Genes could determine diets
December 9, 2005 - 1:24AM
Doctors will one day be able to tailor disease prevention diets for patients based on their genes, an Australian-based scientist believes.
Michael Fenech, of CSIRO Human Nutrition in Adelaide, will outline his vision of worldwide Genome Health Clinics at a conference in Singapore.
He believes the first one may be only a couple of years, rather than decades, away.
Dr Fenech, a geneticist and nutritionist, said studies had found links between increased DNA damage and adverse health outcomes such as infertility, cancer and neuro-degenerative disease.
But he said DNA damage, which increased as a person aged and reduced the body's ability to fight off diseases, could be minimised by supplementing people with nutrients such as folate and B12.
"How well a person responds depends on their genetic background and other nutrients in their diet," Dr Fenech said in an interview.
"For example, if you have too much riboflavin in a lower folate background, you're actually increasing DNA damage."
Dr Fenech said people with certain genetic defects may actually need higher - or lower - levels of some nutrients than others to offer a protective effect.
For example, he said studies had shown women with a defect in the Manganese superoxide dismutase gene benefitted from an increase in fruit and vegetable intake.
Genome Health Clinics may eventually even give advice on safe levels of alcohol, based on a person's genetic blueprint.
"We know that alcohol is damaging if you cannot detoxify it in the body," Dr Fenech said.
"Alcohol is a risk factor for many conditions, including breast cancer.

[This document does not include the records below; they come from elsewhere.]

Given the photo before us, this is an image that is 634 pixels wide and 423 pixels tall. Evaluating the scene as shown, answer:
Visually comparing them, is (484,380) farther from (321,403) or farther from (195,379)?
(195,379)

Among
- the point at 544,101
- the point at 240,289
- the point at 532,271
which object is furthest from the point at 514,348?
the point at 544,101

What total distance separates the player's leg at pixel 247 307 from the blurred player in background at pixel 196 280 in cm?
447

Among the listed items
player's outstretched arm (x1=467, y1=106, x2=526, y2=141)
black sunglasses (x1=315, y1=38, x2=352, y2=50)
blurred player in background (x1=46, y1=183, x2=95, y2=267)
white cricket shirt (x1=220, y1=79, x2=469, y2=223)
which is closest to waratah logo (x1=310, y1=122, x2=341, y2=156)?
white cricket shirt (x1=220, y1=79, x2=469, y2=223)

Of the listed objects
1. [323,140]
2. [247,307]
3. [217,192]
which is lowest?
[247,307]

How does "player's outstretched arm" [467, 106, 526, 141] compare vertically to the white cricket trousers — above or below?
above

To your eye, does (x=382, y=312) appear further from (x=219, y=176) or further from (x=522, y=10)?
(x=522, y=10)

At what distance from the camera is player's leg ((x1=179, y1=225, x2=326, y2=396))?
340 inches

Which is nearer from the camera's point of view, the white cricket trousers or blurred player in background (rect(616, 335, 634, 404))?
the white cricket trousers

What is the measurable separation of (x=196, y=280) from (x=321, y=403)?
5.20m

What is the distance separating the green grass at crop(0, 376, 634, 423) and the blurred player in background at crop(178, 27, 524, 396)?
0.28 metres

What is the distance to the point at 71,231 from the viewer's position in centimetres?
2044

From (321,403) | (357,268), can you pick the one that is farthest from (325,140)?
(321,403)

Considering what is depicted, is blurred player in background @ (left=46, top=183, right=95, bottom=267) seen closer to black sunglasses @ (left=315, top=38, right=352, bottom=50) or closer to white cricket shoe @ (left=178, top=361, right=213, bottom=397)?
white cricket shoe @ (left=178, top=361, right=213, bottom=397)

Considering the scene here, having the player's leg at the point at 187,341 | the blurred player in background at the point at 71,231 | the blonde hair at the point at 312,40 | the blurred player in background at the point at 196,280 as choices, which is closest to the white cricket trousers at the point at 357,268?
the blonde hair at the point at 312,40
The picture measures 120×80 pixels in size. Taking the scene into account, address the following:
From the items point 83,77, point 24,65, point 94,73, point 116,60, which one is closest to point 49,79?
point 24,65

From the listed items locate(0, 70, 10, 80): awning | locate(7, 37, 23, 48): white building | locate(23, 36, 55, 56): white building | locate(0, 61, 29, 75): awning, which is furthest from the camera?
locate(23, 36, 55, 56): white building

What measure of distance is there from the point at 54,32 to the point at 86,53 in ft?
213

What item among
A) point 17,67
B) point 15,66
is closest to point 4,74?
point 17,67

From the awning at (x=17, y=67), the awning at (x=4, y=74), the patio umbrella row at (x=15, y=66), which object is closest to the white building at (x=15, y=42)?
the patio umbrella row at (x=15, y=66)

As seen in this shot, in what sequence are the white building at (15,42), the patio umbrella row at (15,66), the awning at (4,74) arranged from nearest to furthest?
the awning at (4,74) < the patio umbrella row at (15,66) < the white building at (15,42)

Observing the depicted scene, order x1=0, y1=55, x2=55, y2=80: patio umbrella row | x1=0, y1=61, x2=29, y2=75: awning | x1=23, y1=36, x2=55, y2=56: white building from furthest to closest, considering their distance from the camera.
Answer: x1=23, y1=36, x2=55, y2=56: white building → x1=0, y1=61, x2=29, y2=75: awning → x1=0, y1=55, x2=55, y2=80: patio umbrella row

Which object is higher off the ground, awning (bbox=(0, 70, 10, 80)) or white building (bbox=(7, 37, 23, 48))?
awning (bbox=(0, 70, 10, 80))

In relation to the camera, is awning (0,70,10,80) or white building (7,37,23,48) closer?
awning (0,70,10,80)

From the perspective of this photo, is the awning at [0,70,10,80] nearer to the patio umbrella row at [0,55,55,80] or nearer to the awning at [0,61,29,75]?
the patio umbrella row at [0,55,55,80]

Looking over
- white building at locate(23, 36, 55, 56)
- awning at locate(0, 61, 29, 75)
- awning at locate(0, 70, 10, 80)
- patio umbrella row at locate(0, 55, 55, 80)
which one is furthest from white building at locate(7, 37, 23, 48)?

"If you knew what genotype you were, in terms of detoxification of alcohol, then of course you would be advised as to the amount of alcohol you should and shouldn't drink."
Visits to Genome Health Clinics may prove vital for women with faults in their BRCA1 and BRCA2 genes, DNA repair genes which are known to be linked with breast cancer.
"If you have those genes, it becomes increasingly important that you do not harm your DNA," Dr Fenech said.
"You could harm your DNA by drinking too much alcohol or by not having enough folate, for example.
"Put those two together, you can see that your odds are getting quite risky.
"It's known that if you're low in folate and high in alcohol your risk for breast cancer goes up, so this all fits. It's very, very plausible."
Ultimately, Dr Fenech wants to build a genome health nutrigenomics database based on the available information on genes and nutrition, which would allow doctors to take a simple blood test from a patient and design a diet to suit the individual.
He will detail his plans to the International Life Sciences Institute's conference on nutrigenomics.